3. Data Collection and Usage

   • Organizations collecting personal data must:
     • Obtain explicit consent from the individual.
     • Inform individuals about the purpose, duration, and use of the data.
   • Data collection is restricted to what is necessary for the stated purpose.

4. Prohibited Activities

   • Publishing, broadcasting, or sharing private information without consent.
   • Misusing private data for fraud, defamation, or unauthorized commercial purposes.
   • Conducting unauthorized surveillance or monitoring of individuals.

5. Government Surveillance

   • Allows government surveillance under strict legal provisions, ensuring that it does not violate individual privacy unnecessarily.
   • Requires a court order or legal authorization for any surveillance or monitoring.

6. Protection of Sensitive Information

   • Strict rules for handling sensitive data, such as financial records, health information, and biometric data.
   • Institutions managing sensitive data must implement robust security measures.

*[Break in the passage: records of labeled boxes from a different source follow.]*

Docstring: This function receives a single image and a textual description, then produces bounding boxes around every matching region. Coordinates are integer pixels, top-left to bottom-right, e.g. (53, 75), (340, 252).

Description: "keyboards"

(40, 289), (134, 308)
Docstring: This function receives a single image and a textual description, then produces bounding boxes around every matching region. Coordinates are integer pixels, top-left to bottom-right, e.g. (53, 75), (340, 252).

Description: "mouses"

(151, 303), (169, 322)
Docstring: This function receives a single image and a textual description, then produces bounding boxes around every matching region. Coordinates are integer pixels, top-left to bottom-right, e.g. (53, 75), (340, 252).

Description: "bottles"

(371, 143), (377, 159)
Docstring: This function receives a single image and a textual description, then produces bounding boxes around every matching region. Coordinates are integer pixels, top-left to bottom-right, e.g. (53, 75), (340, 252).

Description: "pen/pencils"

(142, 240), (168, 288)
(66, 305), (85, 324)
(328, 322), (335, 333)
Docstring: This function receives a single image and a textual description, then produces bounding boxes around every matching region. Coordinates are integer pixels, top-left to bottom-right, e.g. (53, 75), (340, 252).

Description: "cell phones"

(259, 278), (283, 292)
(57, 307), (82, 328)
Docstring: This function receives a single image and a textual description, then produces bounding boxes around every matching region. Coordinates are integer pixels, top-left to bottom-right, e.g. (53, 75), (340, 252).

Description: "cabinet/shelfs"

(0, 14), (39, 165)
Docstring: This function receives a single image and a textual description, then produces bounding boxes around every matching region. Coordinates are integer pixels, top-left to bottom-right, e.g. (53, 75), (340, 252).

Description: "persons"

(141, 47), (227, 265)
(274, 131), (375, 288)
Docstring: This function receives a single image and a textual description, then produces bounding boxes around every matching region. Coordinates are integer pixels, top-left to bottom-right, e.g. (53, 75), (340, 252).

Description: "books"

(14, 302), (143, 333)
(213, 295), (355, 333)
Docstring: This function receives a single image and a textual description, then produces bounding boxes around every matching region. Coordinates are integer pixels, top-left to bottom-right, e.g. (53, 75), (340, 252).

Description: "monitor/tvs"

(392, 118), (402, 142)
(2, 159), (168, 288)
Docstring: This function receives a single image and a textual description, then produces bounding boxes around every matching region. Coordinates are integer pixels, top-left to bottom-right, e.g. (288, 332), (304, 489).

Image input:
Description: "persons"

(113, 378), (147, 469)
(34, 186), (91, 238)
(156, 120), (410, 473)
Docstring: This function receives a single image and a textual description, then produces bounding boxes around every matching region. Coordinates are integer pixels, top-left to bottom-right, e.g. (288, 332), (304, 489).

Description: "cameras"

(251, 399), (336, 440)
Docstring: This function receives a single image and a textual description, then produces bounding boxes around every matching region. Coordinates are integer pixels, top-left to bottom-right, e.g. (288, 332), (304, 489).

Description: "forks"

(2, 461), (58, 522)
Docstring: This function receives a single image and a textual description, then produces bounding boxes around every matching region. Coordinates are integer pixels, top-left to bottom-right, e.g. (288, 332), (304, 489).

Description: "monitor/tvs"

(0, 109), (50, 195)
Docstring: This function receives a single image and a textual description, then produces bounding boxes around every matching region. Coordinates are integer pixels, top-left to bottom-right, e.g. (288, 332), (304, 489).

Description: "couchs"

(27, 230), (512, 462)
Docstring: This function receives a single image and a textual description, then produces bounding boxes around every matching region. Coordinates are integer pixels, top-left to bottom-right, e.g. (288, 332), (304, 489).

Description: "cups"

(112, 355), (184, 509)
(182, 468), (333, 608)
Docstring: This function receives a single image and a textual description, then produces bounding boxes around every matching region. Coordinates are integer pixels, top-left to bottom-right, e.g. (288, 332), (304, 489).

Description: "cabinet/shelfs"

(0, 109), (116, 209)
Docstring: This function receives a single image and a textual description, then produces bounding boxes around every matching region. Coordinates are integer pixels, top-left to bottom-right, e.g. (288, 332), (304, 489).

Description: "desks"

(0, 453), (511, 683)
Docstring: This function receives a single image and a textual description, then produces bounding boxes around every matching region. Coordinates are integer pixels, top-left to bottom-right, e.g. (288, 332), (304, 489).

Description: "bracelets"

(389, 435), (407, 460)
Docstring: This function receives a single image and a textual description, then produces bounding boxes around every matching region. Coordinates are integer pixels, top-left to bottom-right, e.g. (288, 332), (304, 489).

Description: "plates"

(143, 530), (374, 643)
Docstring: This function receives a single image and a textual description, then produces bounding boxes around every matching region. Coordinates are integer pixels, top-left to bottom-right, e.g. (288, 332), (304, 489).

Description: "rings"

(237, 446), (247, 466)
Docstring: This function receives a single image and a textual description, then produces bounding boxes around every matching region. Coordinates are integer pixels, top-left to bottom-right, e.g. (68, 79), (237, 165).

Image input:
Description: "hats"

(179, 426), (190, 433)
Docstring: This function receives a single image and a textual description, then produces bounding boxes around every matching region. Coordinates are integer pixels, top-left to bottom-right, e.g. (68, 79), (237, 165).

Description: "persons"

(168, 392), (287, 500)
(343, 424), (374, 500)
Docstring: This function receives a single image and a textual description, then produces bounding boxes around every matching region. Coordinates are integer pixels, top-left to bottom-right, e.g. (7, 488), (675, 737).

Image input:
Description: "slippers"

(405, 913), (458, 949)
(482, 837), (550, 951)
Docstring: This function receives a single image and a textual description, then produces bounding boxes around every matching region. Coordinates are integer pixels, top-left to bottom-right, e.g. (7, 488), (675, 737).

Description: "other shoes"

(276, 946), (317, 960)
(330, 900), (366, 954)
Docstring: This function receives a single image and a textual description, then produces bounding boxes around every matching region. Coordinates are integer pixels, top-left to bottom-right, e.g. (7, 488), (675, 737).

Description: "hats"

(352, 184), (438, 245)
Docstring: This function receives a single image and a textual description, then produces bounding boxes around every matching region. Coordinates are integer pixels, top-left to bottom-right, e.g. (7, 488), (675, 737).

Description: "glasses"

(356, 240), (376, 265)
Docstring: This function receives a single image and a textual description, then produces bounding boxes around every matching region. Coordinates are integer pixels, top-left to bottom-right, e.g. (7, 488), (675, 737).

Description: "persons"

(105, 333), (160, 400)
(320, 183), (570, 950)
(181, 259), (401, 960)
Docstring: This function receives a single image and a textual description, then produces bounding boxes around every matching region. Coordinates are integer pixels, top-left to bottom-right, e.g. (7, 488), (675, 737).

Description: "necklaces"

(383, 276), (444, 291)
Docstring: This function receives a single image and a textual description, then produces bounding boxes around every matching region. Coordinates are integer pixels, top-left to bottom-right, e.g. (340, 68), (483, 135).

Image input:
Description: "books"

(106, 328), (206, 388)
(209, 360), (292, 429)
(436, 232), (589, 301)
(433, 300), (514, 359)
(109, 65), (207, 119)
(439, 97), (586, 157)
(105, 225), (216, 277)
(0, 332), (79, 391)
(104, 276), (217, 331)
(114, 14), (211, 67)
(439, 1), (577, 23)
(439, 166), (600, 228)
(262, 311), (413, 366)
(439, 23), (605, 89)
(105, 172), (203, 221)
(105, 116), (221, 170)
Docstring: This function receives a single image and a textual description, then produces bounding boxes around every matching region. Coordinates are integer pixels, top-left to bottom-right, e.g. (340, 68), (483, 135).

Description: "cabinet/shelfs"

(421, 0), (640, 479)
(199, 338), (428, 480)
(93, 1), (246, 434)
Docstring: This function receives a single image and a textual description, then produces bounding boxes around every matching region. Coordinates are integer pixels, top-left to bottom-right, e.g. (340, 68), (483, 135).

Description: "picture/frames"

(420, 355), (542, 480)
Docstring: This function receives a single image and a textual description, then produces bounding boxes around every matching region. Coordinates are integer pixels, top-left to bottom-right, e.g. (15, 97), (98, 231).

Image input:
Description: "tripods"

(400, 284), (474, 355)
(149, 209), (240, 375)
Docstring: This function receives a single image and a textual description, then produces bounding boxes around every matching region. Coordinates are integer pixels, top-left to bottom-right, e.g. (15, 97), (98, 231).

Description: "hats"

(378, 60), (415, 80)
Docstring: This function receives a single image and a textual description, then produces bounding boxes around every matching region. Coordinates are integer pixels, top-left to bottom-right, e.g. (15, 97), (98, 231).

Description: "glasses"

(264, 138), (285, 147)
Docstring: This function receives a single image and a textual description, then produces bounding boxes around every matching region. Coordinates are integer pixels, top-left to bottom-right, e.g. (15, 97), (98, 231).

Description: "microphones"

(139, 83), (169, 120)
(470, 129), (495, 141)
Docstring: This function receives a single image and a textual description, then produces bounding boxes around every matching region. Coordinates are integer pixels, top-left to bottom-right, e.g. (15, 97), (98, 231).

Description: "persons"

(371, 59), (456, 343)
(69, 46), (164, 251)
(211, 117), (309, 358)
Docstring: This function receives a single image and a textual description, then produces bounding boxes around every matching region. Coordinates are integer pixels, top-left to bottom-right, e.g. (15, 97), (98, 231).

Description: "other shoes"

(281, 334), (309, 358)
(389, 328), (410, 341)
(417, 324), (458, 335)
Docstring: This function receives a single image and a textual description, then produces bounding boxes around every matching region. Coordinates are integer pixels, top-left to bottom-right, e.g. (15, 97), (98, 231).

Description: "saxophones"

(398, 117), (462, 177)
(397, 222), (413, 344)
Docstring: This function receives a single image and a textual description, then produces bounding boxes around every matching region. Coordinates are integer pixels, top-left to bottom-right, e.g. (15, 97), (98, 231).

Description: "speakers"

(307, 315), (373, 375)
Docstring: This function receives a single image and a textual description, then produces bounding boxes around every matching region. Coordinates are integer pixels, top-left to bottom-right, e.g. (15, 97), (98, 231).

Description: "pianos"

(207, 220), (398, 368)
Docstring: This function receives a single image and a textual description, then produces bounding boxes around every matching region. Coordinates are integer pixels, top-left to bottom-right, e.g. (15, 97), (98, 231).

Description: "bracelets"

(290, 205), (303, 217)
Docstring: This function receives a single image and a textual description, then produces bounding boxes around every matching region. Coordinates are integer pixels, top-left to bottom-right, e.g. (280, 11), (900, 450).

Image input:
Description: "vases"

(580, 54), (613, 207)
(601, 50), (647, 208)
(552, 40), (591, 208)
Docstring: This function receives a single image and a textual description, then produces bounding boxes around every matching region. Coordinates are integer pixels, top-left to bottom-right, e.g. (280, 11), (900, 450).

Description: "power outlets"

7. Penalties for Violations

   • Violations of privacy rights can lead to:
     • Fines for individuals or organizations.
     • Imprisonment for severe breaches.
     • Compensation for victims of privacy violations.

8. Digital Privacy

   • Covers digital platforms, ensuring online data and communications are secure.
   • Addresses cybercrimes involving unauthorized access, hacking, or data breaches.

9. Oversight Mechanism

   • Establishes mechanisms to monitor and enforce the provisions of the Privacy Act.
   • Encourages individuals to report violations of their privacy rights.

Implications of the Privacy Act, 2018

• For Individuals: Ensures a legal framework to safeguard personal and digital privacy.
• For Businesses: Requires companies to adopt transparent practices for collecting, storing, and processing personal data.
• For the Government: Balances the need for security and surveillance with the protection of individual rights.

The Privacy Act, 2018 is a significant step in Nepal’s legal landscape, addressing modern privacy concerns and aligning with global trends in data protection and cybersecurity.

Disclaimer: This article is for informational purposes only and should not be considered legal advice.

Note: This article provides a general overview of the Privacy Act, 2075. For a comprehensive understanding, it is recommended to consult the full text of the Act and seek professional legal advice.